From: Ming Lei <ming.lei@redhat.com>
To: Hannes Reinecke <hare@suse.de>
Cc: Jens Axboe <axboe@kernel.dk>,
linux-block@vger.kernel.org,
"Martin K . Petersen" <martin.petersen@oracle.com>,
linux-scsi@vger.kernel.org, Omar Sandoval <osandov@fb.com>,
Kashyap Desai <kashyap.desai@broadcom.com>,
Sumanesh Samanta <sumanesh.samanta@broadcom.com>,
"Ewan D . Milne" <emilne@redhat.com>
Subject: Re: [PATCH V3 for 5.11 04/12] sbitmap: move allocation hint into sbitmap
Date: Tue, 10 Nov 2020 12:20:53 +0800 [thread overview]
Message-ID: <20201110042053.GB372588@T590> (raw)

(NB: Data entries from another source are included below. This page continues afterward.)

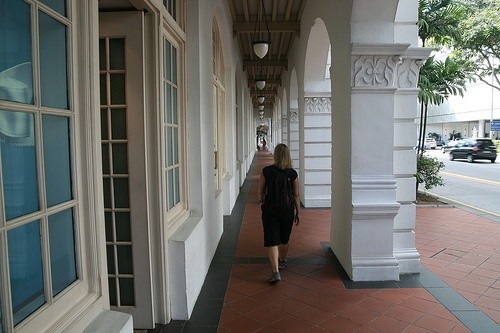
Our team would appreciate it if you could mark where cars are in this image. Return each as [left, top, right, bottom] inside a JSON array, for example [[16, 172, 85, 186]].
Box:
[[441, 141, 463, 154], [417, 138, 437, 149]]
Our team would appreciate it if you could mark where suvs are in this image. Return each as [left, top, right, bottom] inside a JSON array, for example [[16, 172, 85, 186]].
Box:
[[448, 138, 497, 163]]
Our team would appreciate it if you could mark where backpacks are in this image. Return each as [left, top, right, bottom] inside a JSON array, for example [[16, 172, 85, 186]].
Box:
[[267, 168, 294, 210]]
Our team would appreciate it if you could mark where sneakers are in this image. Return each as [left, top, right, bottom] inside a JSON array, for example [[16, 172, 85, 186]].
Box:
[[279, 260, 287, 268], [268, 272, 281, 283]]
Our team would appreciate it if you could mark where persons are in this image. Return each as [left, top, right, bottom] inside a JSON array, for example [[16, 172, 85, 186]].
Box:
[[258, 143, 300, 283], [263, 139, 266, 147]]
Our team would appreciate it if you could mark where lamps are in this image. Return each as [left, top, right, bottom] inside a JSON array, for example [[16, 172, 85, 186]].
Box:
[[251, 0, 272, 119]]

In-Reply-To: <351a36ab-a26c-6042-818d-28e167eb74e0@suse.de>
On Wed, Sep 23, 2020 at 08:36:42AM +0200, Hannes Reinecke wrote:
> On 9/23/20 3:33 AM, Ming Lei wrote:
> > Allocation hint should have belonged to sbitmap, also when sbitmap's
> > depth is high and no need to use mulitple wakeup queues, user can
> > benefit from percpu allocation hint too.
> >
> > So move allocation hint into sbitmap.
> >
> > Cc: Omar Sandoval <osandov@fb.com>
> > Cc: Kashyap Desai <kashyap.desai@broadcom.com>
> > Cc: Sumanesh Samanta <sumanesh.samanta@broadcom.com>
> > Cc: Ewan D. Milne <emilne@redhat.com>
> > Cc: Hannes Reinecke <hare@suse.de>
> > Signed-off-by: Ming Lei <ming.lei@redhat.com>
> > ---
> > block/blk-mq.c | 2 +-
> > block/kyber-iosched.c | 2 +-
> > include/linux/sbitmap.h | 41 ++++++++------
> > lib/sbitmap.c | 115 ++++++++++++++++++++++++----------------
> > 4 files changed, 97 insertions(+), 63 deletions(-)
> >
> > diff --git a/block/blk-mq.c b/block/blk-mq.c
> > index 45149970b891..88154cea83d8 100644
> > --- a/block/blk-mq.c
> > +++ b/block/blk-mq.c
> > @@ -2684,7 +2684,7 @@ blk_mq_alloc_hctx(struct request_queue *q, struct blk_mq_tag_set *set,
> > goto free_cpumask;
> > if (sbitmap_init_node(&hctx->ctx_map, nr_cpu_ids, ilog2(8),
> > - gfp, node, false))
> > + gfp, node, false, false))
> > goto free_ctxs;
> > hctx->nr_ctx = 0;
> > diff --git a/block/kyber-iosched.c b/block/kyber-iosched.c
> > index cc8bcfe1d587..3949d68ac4c1 100644
> > --- a/block/kyber-iosched.c
> > +++ b/block/kyber-iosched.c
> > @@ -480,7 +480,7 @@ static int kyber_init_hctx(struct blk_mq_hw_ctx *hctx, unsigned int hctx_idx)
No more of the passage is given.